6. **Quote validator** — final cross-check that every `_quotes` entry
   actually appears in the source `full_text` (whitespace + diacritic +
   case normalized). If invalid, downgrades confidence.

## 4. Domain checks (14 deterministic rules)

| # | check_id | Regulation | HU-specific? | Applies to |
|---|----------|-----------|--------------|------------|
| 01 | `check_01_invoice_mandatory` | HU VAT Act §169 | yes | invoice |
| 02 | `check_02_tax_cdv` | HU Tax Procedure Act §22 mod-11 | yes | invoice + contract + ... |
| 03 | `check_03_contract_completeness` | Universal contract completeness | no | contract |
| 04 | `check_04_proportionality` | Universal contract proportionality (>31.7%) | no | contract |
| 05 | `check_05_rounded_amounts` | ISA 240 (Journal of Accountancy 2018) | no | invoice |
| 06 | `check_06_evidence_score` | ISA 500 | no | (separate entry, info-only) |
| 07 | `check_07_materiality` | ISA 320 | no | invoice + contract + financial_report |
| 08 | `check_08_gdpr_28` | GDPR Article 28 | no (EU) | contract |
| 09 | `check_09_dd_red_flags` | M&A DD best practice | no | contract |
| 10 | `check_10_incoterms` | Incoterms 2020 | no | contract |
| 11 | `check_11_ifrs_har` | IFRS / national GAAP comparison | no | financial_report |
| 12 | `check_12_duplicate_invoice` | ISA 240 (duplicate invoice) | no | (separate entry, package-level) |
| 13 | `check_13_aml_sanctions` | AML / Sanctions screening | no | invoice + contract + ... |
| 14 | `check_14_contract_dates` | Contract date best practice | no | contract |

The dispatch in `domain_dispatch_node` skips `check_06` and `check_12` (they
have separate entry points) and filters `is_hu_specific=True` out for non-HU
documents.

## 5. Provider system

Three providers via `configurable_alternatives`:

- **`vllm`** — `ChatOpenAI` with `base_url=VLLM_BASE_URL` pointing at the
  AMD MI300X vLLM endpoint.
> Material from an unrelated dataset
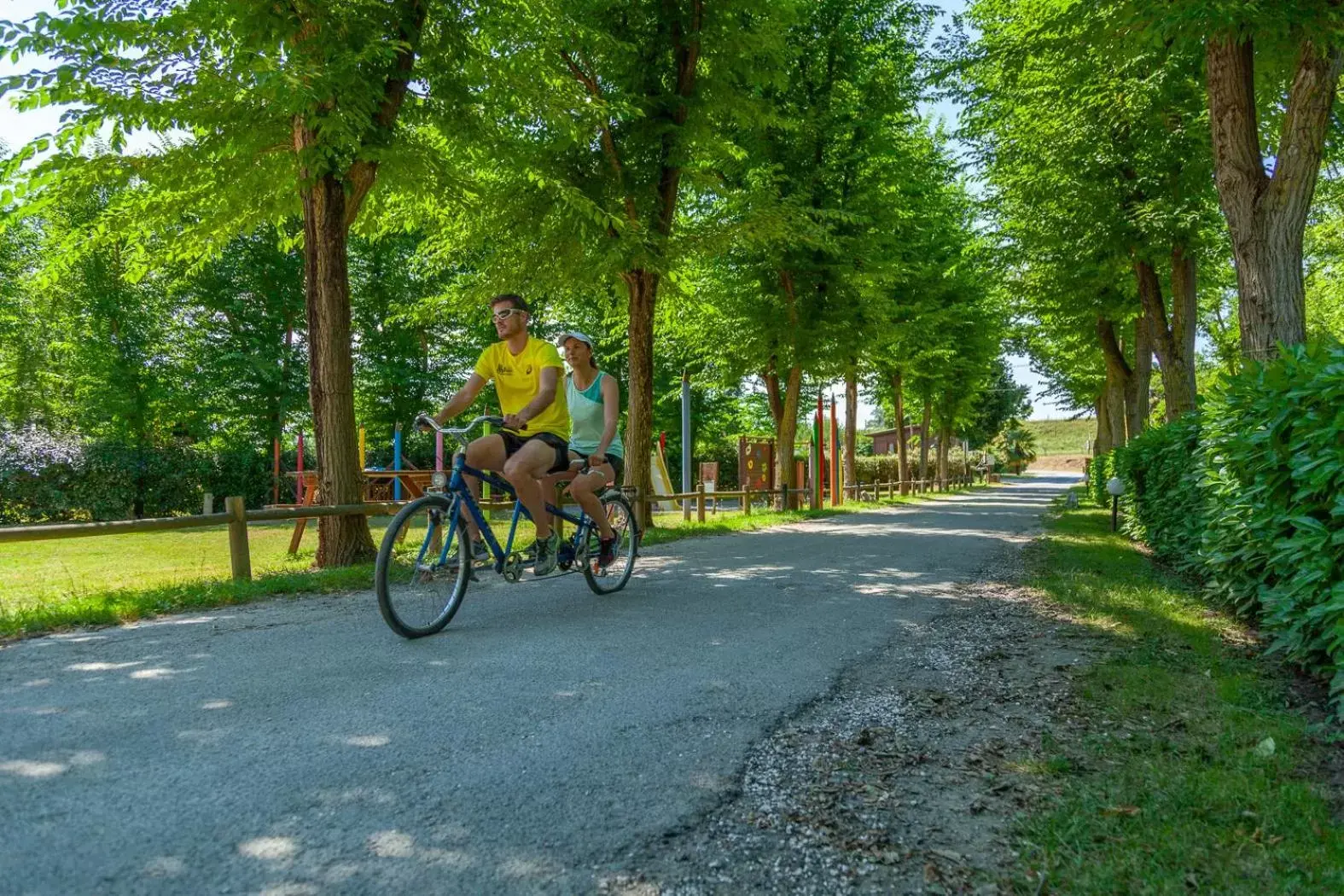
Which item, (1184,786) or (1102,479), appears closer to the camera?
(1184,786)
Production default.
- **`ollama`** — `ChatOllama` with a local Ollama daemon (Qwen 2.5 7B
  Instruct). Development fallback.
- **`dummy`** — `DummyChatModel` (deterministic stub, no network).
  CI / eval / load.

Provider selection is **runtime-switchable** without restart:

```python
graph.invoke(state, config={"configurable": {"llm_profile": "dummy"}})
```

## 6. Embedding

`BAAI/bge-m3` (2.27 GB, 1024 dim, multilingual) by default.
Sentence-transformers loads it on first call via `@lru_cache`.
Pre-downloaded at Docker build time so runtime has no network call.
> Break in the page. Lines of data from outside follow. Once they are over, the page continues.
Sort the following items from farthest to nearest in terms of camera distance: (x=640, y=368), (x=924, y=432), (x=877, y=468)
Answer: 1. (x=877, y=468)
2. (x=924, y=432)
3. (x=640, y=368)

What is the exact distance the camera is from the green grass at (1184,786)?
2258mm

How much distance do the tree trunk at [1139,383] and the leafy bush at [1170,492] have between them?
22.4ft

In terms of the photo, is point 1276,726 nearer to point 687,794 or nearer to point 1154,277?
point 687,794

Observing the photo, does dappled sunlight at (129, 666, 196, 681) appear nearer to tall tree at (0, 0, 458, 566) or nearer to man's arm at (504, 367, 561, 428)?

## 7. Hybrid retrieval (Chroma + BM25)

`store/hybrid_store.py` runs vector search and BM25 in parallel and merges
with Reciprocal Rank Fusion (RRF). The chunker uses natural break points
(paragraph + sentence boundaries), tuned to ~15K-char chunks with 500-char
overlap.

## 8. Async-first runtime

LangGraph 0.6 is async-first. The Streamlit app runs the entire async layer
on a long-lived background event loop (`app/async_runtime.py`'s `AsyncRuntime`
singleton). This keeps the ChromaDB connection, the Anthropic / OpenAI HTTP
session, and the `AsyncSqliteSaver` SQLite pool persistent across user
interactions — they do not rebuild per request.

## 9. Multilingual support

The codebase is English-first but multilingual-tolerant:

- The classifier matches HU/EN/DE keyword patterns.
- Risk filters tolerate HU/DE business terms.
- The OCR layer keeps `eng + hun + deu` as Tesseract languages.
- Demo data may include mixed-language documents.

The output (UI, exec summary, DOCX report) is **always English**.